• DATA FOR PROCESSING:
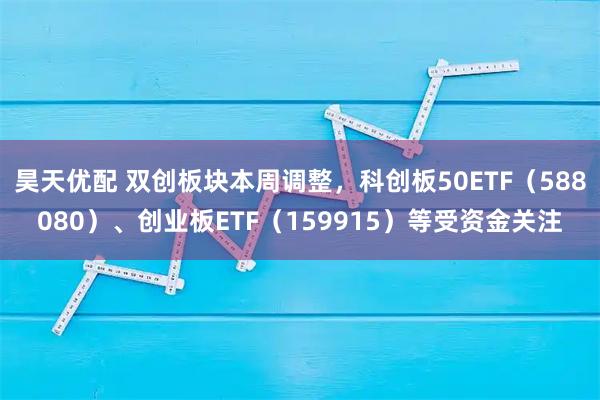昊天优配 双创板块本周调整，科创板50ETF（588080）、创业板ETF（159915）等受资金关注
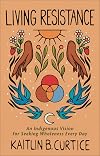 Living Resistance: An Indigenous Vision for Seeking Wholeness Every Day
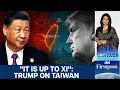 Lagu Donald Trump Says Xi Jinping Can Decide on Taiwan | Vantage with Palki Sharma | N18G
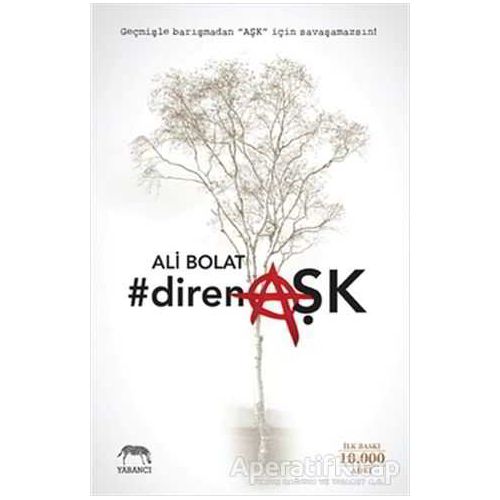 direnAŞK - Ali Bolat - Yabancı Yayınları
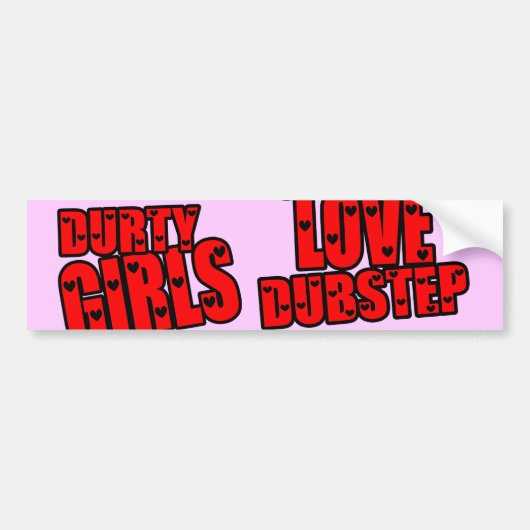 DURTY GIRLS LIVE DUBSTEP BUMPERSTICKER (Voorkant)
* * *
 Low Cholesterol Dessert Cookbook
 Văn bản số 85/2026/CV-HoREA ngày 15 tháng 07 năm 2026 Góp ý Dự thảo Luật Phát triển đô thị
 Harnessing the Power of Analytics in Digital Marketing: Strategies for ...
...
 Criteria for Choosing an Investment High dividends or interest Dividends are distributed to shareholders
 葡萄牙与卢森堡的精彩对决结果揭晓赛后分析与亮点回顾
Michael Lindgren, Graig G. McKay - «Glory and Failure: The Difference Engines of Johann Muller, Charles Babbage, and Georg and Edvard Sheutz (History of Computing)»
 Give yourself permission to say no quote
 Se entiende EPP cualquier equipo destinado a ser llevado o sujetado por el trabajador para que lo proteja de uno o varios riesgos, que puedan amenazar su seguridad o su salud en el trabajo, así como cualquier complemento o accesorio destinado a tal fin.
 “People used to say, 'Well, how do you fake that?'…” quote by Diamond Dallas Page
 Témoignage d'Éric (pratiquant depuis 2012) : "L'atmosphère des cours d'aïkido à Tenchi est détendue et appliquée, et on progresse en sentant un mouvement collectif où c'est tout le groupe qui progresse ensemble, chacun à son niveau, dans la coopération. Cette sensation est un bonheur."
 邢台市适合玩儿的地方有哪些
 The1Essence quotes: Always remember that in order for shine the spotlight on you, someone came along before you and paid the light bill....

• WHAT IS NEEDED: The required answer is the exact run of lines above starting at the line with "Criteria for Choosing" and ending at the line with "The1Essence quotes: Always", with both ends present.

• FINISHED EXERCISE:
 Criteria for Choosing an Investment High dividends or interest Dividends are distributed to shareholders
 葡萄牙与卢森堡的精彩对决结果揭晓赛后分析与亮点回顾
Michael Lindgren, Graig G. McKay - «Glory and Failure: The Difference Engines of Johann Muller, Charles Babbage, and Georg and Edvard Sheutz (History of Computing)»
 Give yourself permission to say no quote
 Se entiende EPP cualquier equipo destinado a ser llevado o sujetado por el trabajador para que lo proteja de uno o varios riesgos, que puedan amenazar su seguridad o su salud en el trabajo, así como cualquier complemento o accesorio destinado a tal fin.
 “People used to say, 'Well, how do you fake that?'…” quote by Diamond Dallas Page
 Témoignage d'Éric (pratiquant depuis 2012) : "L'atmosphère des cours d'aïkido à Tenchi est détendue et appliquée, et on progresse en sentant un mouvement collectif où c'est tout le groupe qui progresse ensemble, chacun à son niveau, dans la coopération. Cette sensation est un bonheur."
 邢台市适合玩儿的地方有哪些
 The1Essence quotes: Always remember that in order for shine the spotlight on you, someone came along before you and paid the light bill....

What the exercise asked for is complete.